Он был испачкан в машинном масле, волосы его были взъерошены. Все время крутил в руках какую-то грязную гайку. На нем был кожаный костюм летчика и английские желтые гетры. Он был высок, широк в плечах, и Павел Осипович подумал: как он вырос, того гляди — солдат. Не добившись ничего от сына, Торцов глухо сказал:

— Ну хорошо. Иди.

Родители Любы, жившие в провинции и узнавшие об исчезновении девочки из газет, сразу превратились в непримиримых врагов и прежде всего начали стыдить Торцова как главу семьи, которой они доверили свою дочь. Мать Любы, сестра Торцова, кричала на него, как на мальчишку, угрожала жалобами в суд, архиепископу и даже государю. В конце концов с нею приключилась истерика, пришлось звать доктора. Бабушка Арина Ивановна носилась по всему дому и кричала:

— Побойтесь Бога! Бога-то побойтесь! — и при этом с силой ударяла костылем об пол.

Павел Осипович, отмахиваясь от всех и растерявшись, ушел в свой кабинет и долго там сидел без всякого движения. Было темно, но он не мог протянуть руку к электрической кнопке. Когда же наконец Павел Осипович осветил комнату и осмотрелся, первое, что он увидел на столе, поверх груды не разобранной за три дня почты, был большой конверт с именем Виталия Афанасьевича Баранова. Это письмо вывело Торцова из тупого состояния: оно было написано на бланке союза земств.

— “Заведуя одним из московских отделов союза, я хотел бы, чтобы и вы, дорогой Павел Осипович, согласились поработать вместе со мною для помощи нашей многомиллионной армии в тяжелые дни испытания”.
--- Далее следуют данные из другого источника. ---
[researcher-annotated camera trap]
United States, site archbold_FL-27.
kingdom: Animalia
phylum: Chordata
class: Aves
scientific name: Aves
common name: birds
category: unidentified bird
Торцов даже не стал раздумывать. Даже обрадовался случаю поскорей куда-либо уехать из Иркутска. Взял трубку телефона и, соединившись с телеграфом, продиктовал ответ: “На днях выезжаю в Москву”.

Потом прошелся по кабинету, посидел немного на диване, поодаль от стола, посмотревши на всю обстановку давно насиженного места как бы в первый раз, и решил пойти наверх к жене, чтобы подготовить ее к новому удару: он вдруг, в одну минуту, решил ликвидировать все главные отделы своей фирмы и совершенно изменить весь образ жизни.

Но Виктория Андреевна лежала без движения и, казалось, была вся парализована. Даже расширенные от изумления глаза, смотревшие куда-то вглубь себя, не оживляли ее лица, похожего на высеченное из слоновой кости старинное изваяние китайского мастера.

Павел Осипович сел возле нее, погладил по руке и не мог говорить. Но, увидав в глазах навернувшиеся слезы благодарности за эту ласку, он чуть слышно произнес:

— Мужайся, друг мой! Успокойся...- но больше в этот раз он ничего ей не сказал. И не мог сказать до самого отъезда.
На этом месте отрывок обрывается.